NCOIL objects to proposed IRS microcaptive regulation


The National Council of Insurance Legislators (NCOIL) has submitted a comment letter to the Internal Revenue Service (IRS) urging it to retract a proposed rule which poses a significant threat to the longstanding framework of the state regulation of insurance and violates the McCarran-Ferguson Doctrine.

“The Proposed Rule undermines the well-established and continually reaffirmed framework of the state-based system of insurance regulation,” said Arkansas Representative Deborah Ferguson,
DDS, NCOIL president. “This system has created the strongest, safest, and most successful insurance market in the world, and it is imperative that state insurance legislators and regulators
work together to prevent federal encroachment that has no basis in law.”

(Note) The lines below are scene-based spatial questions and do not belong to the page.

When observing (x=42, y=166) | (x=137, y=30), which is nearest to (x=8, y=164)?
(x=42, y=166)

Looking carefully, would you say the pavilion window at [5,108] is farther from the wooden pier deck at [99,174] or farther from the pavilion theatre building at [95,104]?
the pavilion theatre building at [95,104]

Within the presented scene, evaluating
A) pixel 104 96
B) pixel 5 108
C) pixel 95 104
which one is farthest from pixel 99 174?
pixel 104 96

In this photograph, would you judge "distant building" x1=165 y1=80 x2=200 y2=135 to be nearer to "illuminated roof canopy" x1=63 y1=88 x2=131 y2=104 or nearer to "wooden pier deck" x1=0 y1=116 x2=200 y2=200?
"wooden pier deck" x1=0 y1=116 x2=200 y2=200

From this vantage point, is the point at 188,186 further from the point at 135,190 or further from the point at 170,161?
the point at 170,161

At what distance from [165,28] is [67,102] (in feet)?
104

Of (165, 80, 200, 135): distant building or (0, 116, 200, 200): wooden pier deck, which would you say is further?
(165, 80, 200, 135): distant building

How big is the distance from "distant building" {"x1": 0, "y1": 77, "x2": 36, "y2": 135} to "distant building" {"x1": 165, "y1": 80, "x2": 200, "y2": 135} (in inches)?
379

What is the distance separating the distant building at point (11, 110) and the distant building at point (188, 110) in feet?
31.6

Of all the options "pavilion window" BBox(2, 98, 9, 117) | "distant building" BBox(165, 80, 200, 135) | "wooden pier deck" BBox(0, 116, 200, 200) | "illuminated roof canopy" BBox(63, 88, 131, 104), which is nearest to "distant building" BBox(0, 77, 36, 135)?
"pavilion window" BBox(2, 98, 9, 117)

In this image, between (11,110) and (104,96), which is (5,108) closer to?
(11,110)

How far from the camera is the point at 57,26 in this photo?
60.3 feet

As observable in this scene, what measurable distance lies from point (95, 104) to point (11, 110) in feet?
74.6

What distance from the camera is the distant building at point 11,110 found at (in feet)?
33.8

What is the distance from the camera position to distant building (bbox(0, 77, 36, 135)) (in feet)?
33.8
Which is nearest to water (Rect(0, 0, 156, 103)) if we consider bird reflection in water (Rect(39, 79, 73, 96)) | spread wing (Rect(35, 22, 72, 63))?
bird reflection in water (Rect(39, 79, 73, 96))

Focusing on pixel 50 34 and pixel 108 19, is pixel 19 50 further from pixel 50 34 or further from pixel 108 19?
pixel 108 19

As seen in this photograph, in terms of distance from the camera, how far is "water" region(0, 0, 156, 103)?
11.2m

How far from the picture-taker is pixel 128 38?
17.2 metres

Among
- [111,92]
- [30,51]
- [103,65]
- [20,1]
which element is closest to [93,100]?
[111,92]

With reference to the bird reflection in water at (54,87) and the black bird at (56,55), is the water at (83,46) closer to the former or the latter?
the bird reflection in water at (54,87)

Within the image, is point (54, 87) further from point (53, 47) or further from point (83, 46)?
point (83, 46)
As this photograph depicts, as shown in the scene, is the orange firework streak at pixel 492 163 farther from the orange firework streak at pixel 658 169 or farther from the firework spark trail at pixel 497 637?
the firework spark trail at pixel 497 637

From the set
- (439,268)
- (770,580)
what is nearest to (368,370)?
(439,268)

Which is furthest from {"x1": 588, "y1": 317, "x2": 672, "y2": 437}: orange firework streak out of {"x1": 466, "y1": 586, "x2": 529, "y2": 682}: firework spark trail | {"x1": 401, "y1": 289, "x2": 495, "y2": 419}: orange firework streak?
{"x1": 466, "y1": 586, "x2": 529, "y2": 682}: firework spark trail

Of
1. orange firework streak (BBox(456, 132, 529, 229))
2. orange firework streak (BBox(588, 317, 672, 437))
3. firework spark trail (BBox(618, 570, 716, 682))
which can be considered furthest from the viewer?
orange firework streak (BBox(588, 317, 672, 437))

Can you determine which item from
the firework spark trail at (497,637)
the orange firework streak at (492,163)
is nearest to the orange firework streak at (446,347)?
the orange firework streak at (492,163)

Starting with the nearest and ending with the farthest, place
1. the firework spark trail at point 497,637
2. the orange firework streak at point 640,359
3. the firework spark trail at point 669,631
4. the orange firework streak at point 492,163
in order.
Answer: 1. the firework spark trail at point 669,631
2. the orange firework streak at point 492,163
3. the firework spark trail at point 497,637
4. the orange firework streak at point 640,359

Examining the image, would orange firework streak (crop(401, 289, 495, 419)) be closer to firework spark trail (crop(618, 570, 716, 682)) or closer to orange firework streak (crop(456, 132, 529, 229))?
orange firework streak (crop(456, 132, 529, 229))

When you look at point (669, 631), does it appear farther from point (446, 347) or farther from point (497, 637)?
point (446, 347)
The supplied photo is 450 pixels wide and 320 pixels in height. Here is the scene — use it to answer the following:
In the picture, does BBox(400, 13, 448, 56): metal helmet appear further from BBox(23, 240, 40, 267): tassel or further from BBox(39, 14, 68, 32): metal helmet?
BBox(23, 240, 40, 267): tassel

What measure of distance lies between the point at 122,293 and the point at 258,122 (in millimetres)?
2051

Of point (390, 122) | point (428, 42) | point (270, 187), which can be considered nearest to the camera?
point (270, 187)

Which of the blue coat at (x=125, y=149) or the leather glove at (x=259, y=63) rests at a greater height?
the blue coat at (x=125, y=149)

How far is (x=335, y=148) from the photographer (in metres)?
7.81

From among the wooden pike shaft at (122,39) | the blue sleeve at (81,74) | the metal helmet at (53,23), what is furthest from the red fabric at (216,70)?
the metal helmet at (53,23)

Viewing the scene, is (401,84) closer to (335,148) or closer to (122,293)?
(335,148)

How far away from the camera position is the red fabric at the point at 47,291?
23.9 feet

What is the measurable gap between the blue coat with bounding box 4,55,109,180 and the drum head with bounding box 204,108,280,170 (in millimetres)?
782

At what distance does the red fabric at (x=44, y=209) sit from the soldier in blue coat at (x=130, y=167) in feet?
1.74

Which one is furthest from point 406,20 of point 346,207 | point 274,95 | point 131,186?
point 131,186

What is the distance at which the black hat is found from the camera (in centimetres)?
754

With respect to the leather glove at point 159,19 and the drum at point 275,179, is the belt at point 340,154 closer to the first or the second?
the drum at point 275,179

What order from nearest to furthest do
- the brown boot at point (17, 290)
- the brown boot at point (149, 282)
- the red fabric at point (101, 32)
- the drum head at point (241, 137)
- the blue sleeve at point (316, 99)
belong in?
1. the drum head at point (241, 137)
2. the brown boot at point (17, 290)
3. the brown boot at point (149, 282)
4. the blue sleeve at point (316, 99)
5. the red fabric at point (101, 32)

NCOIL said that if promulgated, the rule would abrogate the States’ authority in a number of ways related to the captive insurance area. Many businesses across America have established captive insurance companies to mitigate against a wide range of extremely relevant risks. A significant subset of these are on the smaller to medium size of the range and are able to make a small insurance company election, known as an 831(b) tax election.

The IRS has apparently expressed concerns regarding certain companies’ utilization of Section 831(b), something that NCOIL takes no position on other than to condemn fraud in all instances.
However, in its attempt to address its concerns, the IRS goes too far and seeks to insert itself into captive insurance companies’ loss ratios, an insurance business aspect which constitutes the very
heart and core of “the business of insurance” which, pursuant to the McCarran Ferguson Act, shall be “regulated by the States.”

NCOIL chief executive, commissioner Tom Considine said, “We at NCOIL urge the IRS to retract the Proposed Rule and return to the drawing board to address its stated concerns in a way that is narrow, tailored, non-retroactive, and most importantly does not violate the McCarran-Ferguson Doctrine by infringing on the Congressionally-delegated rights of the States to regulate the
business of insurance.”

A public hearing on this matter will be held on July 19th.